The catalytic product of levansucrase from Bacillus subtilis (SacB) is mainly composed of 10 % high molecular weight levan (HMW, ~2000 kDa) and 90 % low molecular weight levan (LMW, ~7000 Da). In order to achieve efficient production of food hydrocolloid, high molecular weight levan (HMW), with the help of molecular dynamics simulation software, a protein self-assembly element, Dex-GBD, was found and fused with the C-terminus of SacB to construct a novel fusion enzyme, SacB-GBD. The product distribution of SacB-GBD was reversed compared with SacB, and the proportion of HMW in the total polysaccharide was significantly increased to >95 %. We then confirmed that the self-assembly was responsible for the reversal of the SacB-GBD product distribution by the simultaneous modulation of SacB-GBD particle size and product distribution by SDS. The hydrophobic effect may be the main driver of self-assembly as analyzed by molecular simulations and hydrophobicity determination. Our study provides an enzyme source for the industrial production of HMW and provides a new theoretical basis for guiding the molecular modification of levansucrase towards the size of the catalytic product.
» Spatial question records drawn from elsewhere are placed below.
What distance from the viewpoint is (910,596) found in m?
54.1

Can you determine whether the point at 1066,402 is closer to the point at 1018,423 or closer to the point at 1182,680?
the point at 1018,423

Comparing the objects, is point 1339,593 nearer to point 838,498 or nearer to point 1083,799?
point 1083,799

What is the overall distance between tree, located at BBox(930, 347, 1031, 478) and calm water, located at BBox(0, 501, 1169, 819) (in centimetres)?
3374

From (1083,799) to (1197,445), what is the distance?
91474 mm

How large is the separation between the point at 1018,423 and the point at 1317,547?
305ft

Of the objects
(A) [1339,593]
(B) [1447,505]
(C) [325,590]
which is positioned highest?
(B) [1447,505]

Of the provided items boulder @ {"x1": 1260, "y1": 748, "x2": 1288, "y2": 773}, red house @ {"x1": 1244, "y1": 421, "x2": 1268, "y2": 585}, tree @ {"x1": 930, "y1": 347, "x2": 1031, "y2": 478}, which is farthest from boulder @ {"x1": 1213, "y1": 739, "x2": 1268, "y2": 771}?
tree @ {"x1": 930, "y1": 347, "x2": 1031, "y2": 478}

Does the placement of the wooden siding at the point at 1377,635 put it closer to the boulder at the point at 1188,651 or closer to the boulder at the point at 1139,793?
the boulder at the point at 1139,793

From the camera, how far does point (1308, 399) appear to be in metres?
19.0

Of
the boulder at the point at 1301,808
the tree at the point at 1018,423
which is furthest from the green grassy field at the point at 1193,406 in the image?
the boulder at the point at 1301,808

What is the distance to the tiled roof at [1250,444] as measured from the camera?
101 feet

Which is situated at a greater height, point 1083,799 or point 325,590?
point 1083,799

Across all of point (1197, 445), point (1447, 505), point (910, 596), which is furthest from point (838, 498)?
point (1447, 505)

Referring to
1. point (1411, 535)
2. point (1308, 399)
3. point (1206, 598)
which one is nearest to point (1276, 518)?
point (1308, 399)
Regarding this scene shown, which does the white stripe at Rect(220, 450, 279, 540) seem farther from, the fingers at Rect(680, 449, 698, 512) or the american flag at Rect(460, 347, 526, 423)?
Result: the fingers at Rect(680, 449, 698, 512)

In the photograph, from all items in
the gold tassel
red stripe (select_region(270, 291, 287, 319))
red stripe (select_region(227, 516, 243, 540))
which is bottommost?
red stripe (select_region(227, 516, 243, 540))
枯草芽孢杆菌左聚蔗糖酶的催化产物(SacB) 主要由 10% 高分子量果聚糖 (HMW, ~2000 kDa) 和 90% 低分子量果聚糖 (LMW, ~7000 Da) 组成。为了实现食品亲水胶体高分子量果聚糖（HMW）的高效生产，借助分子动力学模拟软件，找到了一种蛋白质自组装元件Dex-GBD，并与SacB的C端融合，构建了一种新型融合酶，SacB-GBD。SacB-GBD的产物分布与SacB相比发生了逆转，且HMW占总多糖的比例显着提高至>95%。然后，我们通过 SDS 同时调节 SacB-GBD 粒径和产物分布，证实自组装导致了 SacB-GBD 产物分布的逆转。通过分子模拟和疏水性测定分析，疏水效应可能是自组装的主要驱动力。我们的研究为HMW的工业化生产提供了酶源，并为指导果聚糖蔗糖酶的分子修饰向催化产物的尺寸方向提供了新的理论基础。